Son iki maçını kaybetmiş olmak, Beşiktaş’a dikkatli ve sorumlu olmak yetisini kazandırmış ama; maça yeteri kadar iyi başlamasına yetmedi. Bekledikleri gol için, sadece Eneramo’ya sığınmak biraz ilkel kaçtı. “Yarım porsiyon pozisyon” kıvamındaki ilk 6 etkinliğin tüm şutlarını Eneramo’nun çekmesi, Beşiktaş’ı “Alternatifsiz bir takım” görünümüne soktu. Üstelik o şutlar da, herhangi bir teknik beceri ya da estetik değer taşımıyordu. Ayrıca büyük takımlar, gol umudunu tek futbolcuya bağlamaz. Onu oyundan alırlarken, bunu kavramış olmalılar. Yerine giren Ömer, topla daha ilk temasında golünü çaktı.
Eskişepirspor ise; maçı ciddiye almaya çalışan ama o ciddiye almanın gereklerini gole kadar yerine getiremeyen rakibi karşısında, biraz sönük kaldı. Gene de, devrenin sonlarına doğru arka arkaya attıkları 3 sert şut, daha etkiliydi.

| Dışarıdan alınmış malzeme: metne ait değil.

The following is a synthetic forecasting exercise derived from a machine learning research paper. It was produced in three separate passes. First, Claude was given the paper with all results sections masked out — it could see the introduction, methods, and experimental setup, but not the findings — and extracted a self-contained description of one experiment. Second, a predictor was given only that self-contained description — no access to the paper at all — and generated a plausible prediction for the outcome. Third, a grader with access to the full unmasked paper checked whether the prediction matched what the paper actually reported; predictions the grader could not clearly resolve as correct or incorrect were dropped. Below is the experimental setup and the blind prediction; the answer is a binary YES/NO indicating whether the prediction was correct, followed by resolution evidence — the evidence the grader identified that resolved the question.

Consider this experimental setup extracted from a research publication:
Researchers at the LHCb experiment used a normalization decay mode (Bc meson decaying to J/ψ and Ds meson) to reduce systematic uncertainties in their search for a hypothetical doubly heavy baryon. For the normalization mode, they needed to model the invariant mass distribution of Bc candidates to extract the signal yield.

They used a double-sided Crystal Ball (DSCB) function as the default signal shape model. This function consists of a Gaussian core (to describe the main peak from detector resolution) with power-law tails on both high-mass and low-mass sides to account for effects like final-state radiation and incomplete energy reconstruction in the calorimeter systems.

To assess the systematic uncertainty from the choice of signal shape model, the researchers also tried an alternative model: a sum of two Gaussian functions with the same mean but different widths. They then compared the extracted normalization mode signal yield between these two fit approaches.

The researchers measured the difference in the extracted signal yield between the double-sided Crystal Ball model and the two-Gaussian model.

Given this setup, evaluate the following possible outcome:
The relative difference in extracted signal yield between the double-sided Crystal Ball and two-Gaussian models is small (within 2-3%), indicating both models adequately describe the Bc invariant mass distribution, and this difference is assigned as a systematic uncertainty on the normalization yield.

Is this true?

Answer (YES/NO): YES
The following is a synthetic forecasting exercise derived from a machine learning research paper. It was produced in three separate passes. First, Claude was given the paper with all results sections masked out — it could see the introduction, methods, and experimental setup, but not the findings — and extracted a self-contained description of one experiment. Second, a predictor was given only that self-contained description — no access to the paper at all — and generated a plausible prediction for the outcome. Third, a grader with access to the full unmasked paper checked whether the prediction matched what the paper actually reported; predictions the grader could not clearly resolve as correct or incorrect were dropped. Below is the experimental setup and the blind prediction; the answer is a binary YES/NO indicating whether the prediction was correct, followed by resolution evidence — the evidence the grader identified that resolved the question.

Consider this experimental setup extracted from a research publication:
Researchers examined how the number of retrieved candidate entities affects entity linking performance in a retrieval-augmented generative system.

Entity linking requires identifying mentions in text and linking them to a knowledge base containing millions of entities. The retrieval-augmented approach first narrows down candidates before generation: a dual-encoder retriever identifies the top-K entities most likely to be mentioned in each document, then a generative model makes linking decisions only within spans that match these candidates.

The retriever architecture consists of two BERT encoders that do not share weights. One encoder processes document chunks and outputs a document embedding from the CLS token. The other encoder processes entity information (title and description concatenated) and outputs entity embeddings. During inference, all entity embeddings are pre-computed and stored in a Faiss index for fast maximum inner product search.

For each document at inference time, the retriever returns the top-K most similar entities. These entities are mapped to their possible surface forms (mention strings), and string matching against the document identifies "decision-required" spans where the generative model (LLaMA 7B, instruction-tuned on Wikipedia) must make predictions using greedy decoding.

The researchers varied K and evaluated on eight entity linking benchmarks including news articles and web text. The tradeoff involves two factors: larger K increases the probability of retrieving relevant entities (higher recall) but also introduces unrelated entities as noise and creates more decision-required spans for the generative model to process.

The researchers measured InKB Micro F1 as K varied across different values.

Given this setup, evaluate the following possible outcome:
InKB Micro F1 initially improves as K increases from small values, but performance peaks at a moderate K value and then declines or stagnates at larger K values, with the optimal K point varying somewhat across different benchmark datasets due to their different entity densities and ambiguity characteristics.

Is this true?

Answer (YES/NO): NO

Sakatlanan Bienvenü’nün yerine ilk devre içinde oyuna alınmak istenen Necati’nin forma giymesi, tozluğunu takması ve ayakkabısını bağlaması için tam 3 dakikayı harcaması, dikkatimi çekti... Oyuna girdikten sonra bile, saha içinde ayakkabısını bağlamaya devam etti. Yedek kulübesinde sıra bekleyen bir futbolcunun, her an hazır olması gerekmez mi?
***
Şahan’a “Ne harika çocuk” dediler, eskisi gibi değil... Gökhan Töre’ye “Müthiş” dediler, o da sendeledi... Fernandes’e “Takımın beyni” dediler, bir ara beyni sulandı... Dün de iyi gününde değildi ama, sıfır çizgisinden Ömer Şişmanoğlu’na yaptığı asist müthişti...
Beşiktaş maçın ikinci yarısında, ilk yarıya göre daha tempolu ve daha istekliydi. Ama yine de oyun düzenine teknik bilinç hakim değildi. Hocası tribüne gönderilen takımlar, genel olarak bu tür problem yaşıyor. Ama yıldız futbolcular, kötü oldukları günde bile, tek hareketle sonucu etkiliyor. O ana kadar eski günlerini mumla aratan Fernandes, asistiyle maçı koparttı. Ama hakem Veli’nin son dakika neden olduğu penaltıyı görmedi.